NBCUniversal Grows Fourth-Quarter Profit, Comcast Posts Full-Year Pay TV Subscriber Gain

Getty Images
NBCUniversal CEO Steve Burke

Theme parks and broadcast TV led the growth, film profit was down, as expected, and the cable giant grew video subs for the first time in a decade.

Cable giant Comcast on Thursday reported its fourth-quarter financials, including an improved profit at its entertainment arm NBCUniversal despite lower film results, and said it grew its pay TV subscribers for the full year for the first time in 10 years.

Kicking off earnings season for big Hollywood players, NBCUniversal, led by CEO Steve Burke, posted operating cash flow, the profitability metric the company uses, of $1.77 billion, compared with $1.55 billion in the year-ago period. That was up 7.8 percent when adjusted for the acquisition of a 51 percent stake in Universal Studios in Japan. Quarterly revenue jumped 10.5 percent to $8.45 billion.

The profit growth was driven by higher theme parks and broadcast TV results, with operating cash flow rising 42 percent and 21 percent, respectively, in those units. The broadcast TV gain came amid higher retransmission consent fees and advertising gains due to Thursday Night Football, which also boosted costs though. Theme parks performance benefited from Hollywood’s The Wizarding World of Harry Potter attraction and an acquisition in Japan.
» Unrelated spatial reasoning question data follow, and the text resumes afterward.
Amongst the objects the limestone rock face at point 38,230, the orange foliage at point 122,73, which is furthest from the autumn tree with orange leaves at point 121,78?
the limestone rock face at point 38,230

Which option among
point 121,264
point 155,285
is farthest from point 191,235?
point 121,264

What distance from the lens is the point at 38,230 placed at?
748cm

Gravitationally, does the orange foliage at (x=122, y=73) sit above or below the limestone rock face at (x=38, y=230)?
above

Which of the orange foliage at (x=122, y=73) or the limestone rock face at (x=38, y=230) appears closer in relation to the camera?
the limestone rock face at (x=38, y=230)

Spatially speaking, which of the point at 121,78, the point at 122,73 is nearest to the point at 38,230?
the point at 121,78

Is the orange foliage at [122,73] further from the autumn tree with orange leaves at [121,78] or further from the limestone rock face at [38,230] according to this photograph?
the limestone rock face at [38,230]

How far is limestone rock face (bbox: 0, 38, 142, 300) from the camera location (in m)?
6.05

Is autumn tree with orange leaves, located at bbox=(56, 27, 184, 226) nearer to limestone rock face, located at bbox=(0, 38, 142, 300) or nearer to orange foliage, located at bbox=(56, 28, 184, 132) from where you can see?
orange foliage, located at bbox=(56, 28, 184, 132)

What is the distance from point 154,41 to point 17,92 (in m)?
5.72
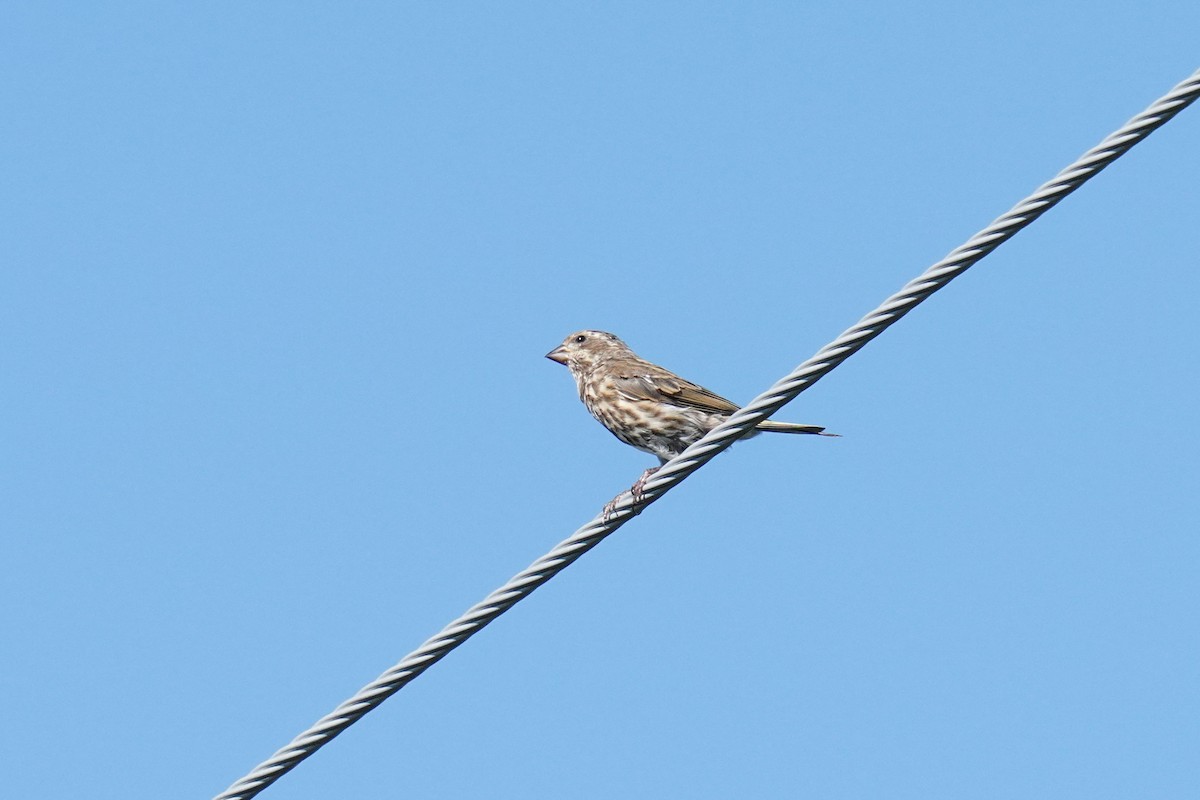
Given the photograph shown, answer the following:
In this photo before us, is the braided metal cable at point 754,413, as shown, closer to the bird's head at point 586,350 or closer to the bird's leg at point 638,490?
the bird's leg at point 638,490

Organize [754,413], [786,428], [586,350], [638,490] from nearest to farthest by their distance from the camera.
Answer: [754,413] → [638,490] → [786,428] → [586,350]

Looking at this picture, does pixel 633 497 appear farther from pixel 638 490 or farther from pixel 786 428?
pixel 786 428

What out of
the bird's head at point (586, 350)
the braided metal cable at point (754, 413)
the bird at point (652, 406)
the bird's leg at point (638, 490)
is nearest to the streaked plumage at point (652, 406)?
the bird at point (652, 406)

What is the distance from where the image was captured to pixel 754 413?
5020 millimetres

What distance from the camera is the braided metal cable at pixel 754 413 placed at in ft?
14.7

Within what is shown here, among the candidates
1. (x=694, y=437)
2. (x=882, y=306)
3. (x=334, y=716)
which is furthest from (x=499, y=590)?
(x=694, y=437)

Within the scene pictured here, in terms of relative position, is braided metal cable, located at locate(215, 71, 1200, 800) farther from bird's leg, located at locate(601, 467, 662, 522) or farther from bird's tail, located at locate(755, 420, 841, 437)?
bird's tail, located at locate(755, 420, 841, 437)

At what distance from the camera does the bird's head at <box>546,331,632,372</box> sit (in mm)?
10023

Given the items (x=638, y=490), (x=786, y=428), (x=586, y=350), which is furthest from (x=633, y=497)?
(x=586, y=350)

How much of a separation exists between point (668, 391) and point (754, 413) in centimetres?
403

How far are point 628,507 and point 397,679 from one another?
1.65m

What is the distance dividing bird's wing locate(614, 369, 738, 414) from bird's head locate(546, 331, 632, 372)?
2.32 ft

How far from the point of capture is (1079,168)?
4484 millimetres

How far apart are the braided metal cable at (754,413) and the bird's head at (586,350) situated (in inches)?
181
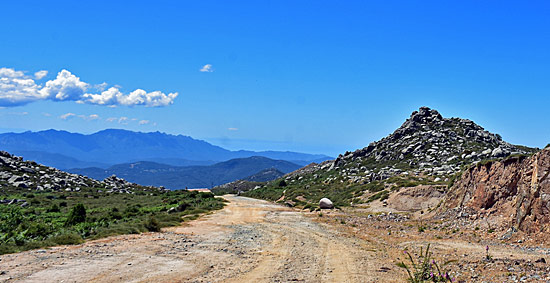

Cable networks profitability climbed 2.4 percent as higher programming and production costs partially offset higher revenue. The election-related political advertising boosted ad revenue at the unit. 

The company's film unit operating cash flow in the fourth quarter dropped 15 percent to $121 million despite higher overall revenue, which was up 2.6 percent to $1.8 billion, and higher theatrical revenue from Sing late in the period and The Girl on the Train, compared with SistersSteve Jobs and Crimson Peak in the year-ago period. But home entertainment revenue fell 36 percent, "reflecting the success of several releases in the prior-year period, including Jurassic World, Minions and Trainwreck." The company also cited "increased expenses driven by DreamWorks [Animation], which included integration and restructuring costs."

Full-year film unit operating cash flow came in at $697 million, compared to the record $1.2 billion reported in 2015, driven by the hits Minions, Furious 7 and Jurassic World

Comcast added 80,000 net video customers in the fourth quarter, down from 89,000 in the year-ago period. For the full year, it added 161,000 video subscribers, compared with a 2015 decline of 36,000. The company said that was its "best result in 10 years." Analysts have been lauding improved subscriber momentum at big cable operators as of late amid ongoing concerns about cord cutting, which has seen some consumers end their pay TV subscriptions, affecting the businesses of distributors and networks companies alike. 

Comcast's quarterly earnings slightly exceeded Wall Street estimates, and the company increased its dividend by 15 percent to 15.75 cents per share and said it expects to repurchase $5 billion of its stock this year. "As we begin 2017, we are well positioned to continue driving growth and shareholder value as we embark on the opportunities ahead," said Comcast chairman and CEO Brian Roberts.

He continued: "This is a special company, with a team I am delighted to work with, executing at a high level." Roberts called the performance at Comcast Cable "exceptionally strong" and added: "NBCUniversal also had a terrific year, fueled by the tremendous success of the Olympics, the opening of new attractions at our theme parks and strong theatrical performances, particularly in animation."